"Poor Miss Wilberforce!" said everybody. They were all sorry for poor
Miss Wilberforce.
It was a rather full dinner-party on the whole. Mr. Heard left at half-past eleven.
Passing the Club on his way home, he remembered his intention of looking in there and perhaps doing good to a few of those fellows.
He climbed up the stairs. There was a fearful row going on. The place was crammed with members of various nationalities, drinking and arguing amid clouds of tobacco smoke. They seemed all to be at loggerheads with one another and on the verge of breaking out into violence, the south wind having been particularly objectionable all day long. A good deal of filthy and profane language was being used—it was worse than those hot places he had known in Africa. That pink-faced old drunkard known as Charlie was the only person who made any signs of recognizing him. He half rose from his chair with a genial: "Hello, Bishop—" and instantly collapsed again. Mr. Muhlen was there; he bowed rather distantly. A tremulous pale-faced youngster invited him pressingly to a drink, and just as the bishop was on the verge of accepting with a view to getting the victim out of that den of vice, the lad suddenly remarked: "Excuse me, won't you?" and tottered out of the door. They were too far gone to be spoken to with any prospects of success. Things might have been different if the restraining influence of Mr. Freddy Parker could have made itself felt, but that gentleman was at home, his lady being not very well. In the Commissioner's absence, Mr. Richards, the respectable Vice-President, was making his voice heard. Sober or not, he was certainly articulate and delighted with himself as, stroking his beard placidly, he roared out above the crowd:
"I've no use for makeshifts. Honesty is a makeshift. A makeshift for saving time. Whoever wants to save time is not fit for the society of gentlemen."
"Hear, hear!"
"Call yourself a gentleman?" enquired another.

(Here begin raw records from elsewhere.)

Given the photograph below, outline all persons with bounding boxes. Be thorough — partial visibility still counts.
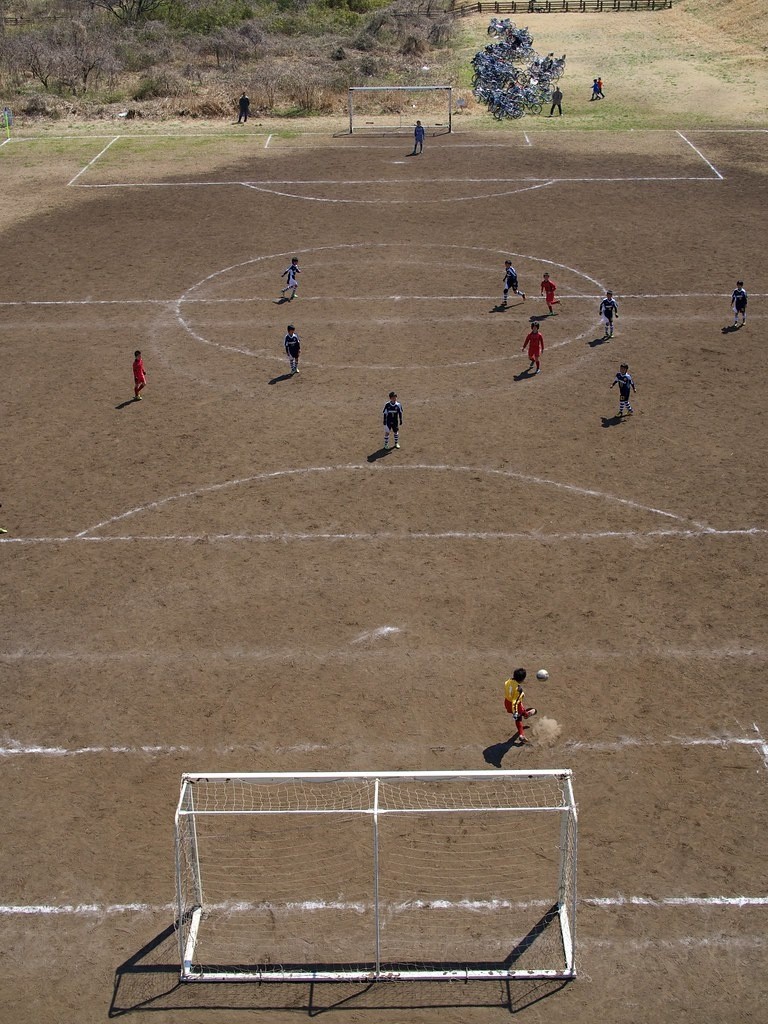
[599,291,618,337]
[549,87,563,117]
[281,257,301,298]
[133,351,147,399]
[237,92,249,123]
[589,77,605,100]
[500,260,526,306]
[381,392,403,449]
[522,321,544,373]
[730,281,747,327]
[540,273,562,316]
[284,325,301,372]
[503,667,537,743]
[609,365,636,417]
[411,121,424,154]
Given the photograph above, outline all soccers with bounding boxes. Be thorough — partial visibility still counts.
[536,669,549,682]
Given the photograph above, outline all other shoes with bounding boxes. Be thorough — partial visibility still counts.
[530,361,534,366]
[524,708,535,719]
[501,302,507,306]
[519,735,528,743]
[616,411,623,417]
[557,299,562,306]
[734,323,737,327]
[627,410,633,415]
[281,290,284,296]
[605,332,614,338]
[395,443,400,449]
[536,369,540,374]
[291,294,298,298]
[742,321,746,326]
[384,445,389,449]
[522,293,527,300]
[291,368,300,374]
[135,391,142,400]
[548,312,556,316]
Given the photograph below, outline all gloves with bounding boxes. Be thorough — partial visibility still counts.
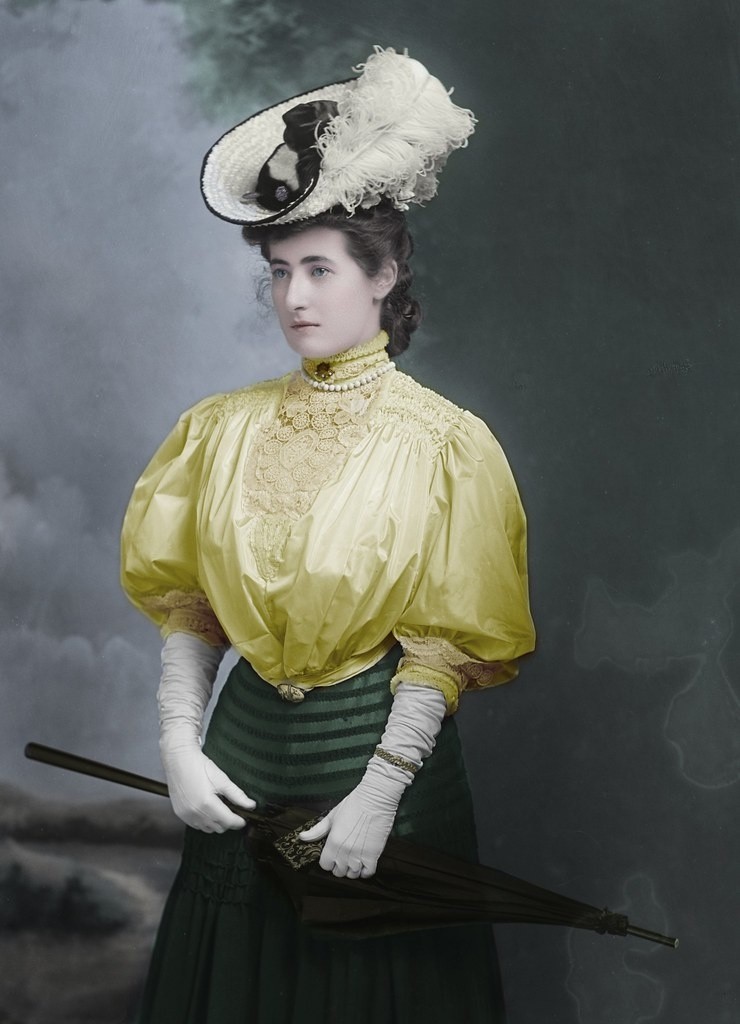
[156,631,256,835]
[298,684,446,880]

"Just a makeshift. You won't hear honesty talked about in the great periods of the world's history. It's the small tradesman's invention, is honesty. He hasn't the the brains to earn anything more than three and a half per cent. That's why he is always in such a hurry to finish his first little deal and get on with the next one. Else he'd starve. Hence honesty. Three and a half per cent! Who's going to pick that up? People who earn three hundred don't cackle about honesty."
"Call yourself a gentleman? Outside!"
"I've no use for honesty. It's the small man's flapdoodle, is honesty. This world isn't made for small men! I am talking to you over there—the funny little bounder who made the offensive remark just now."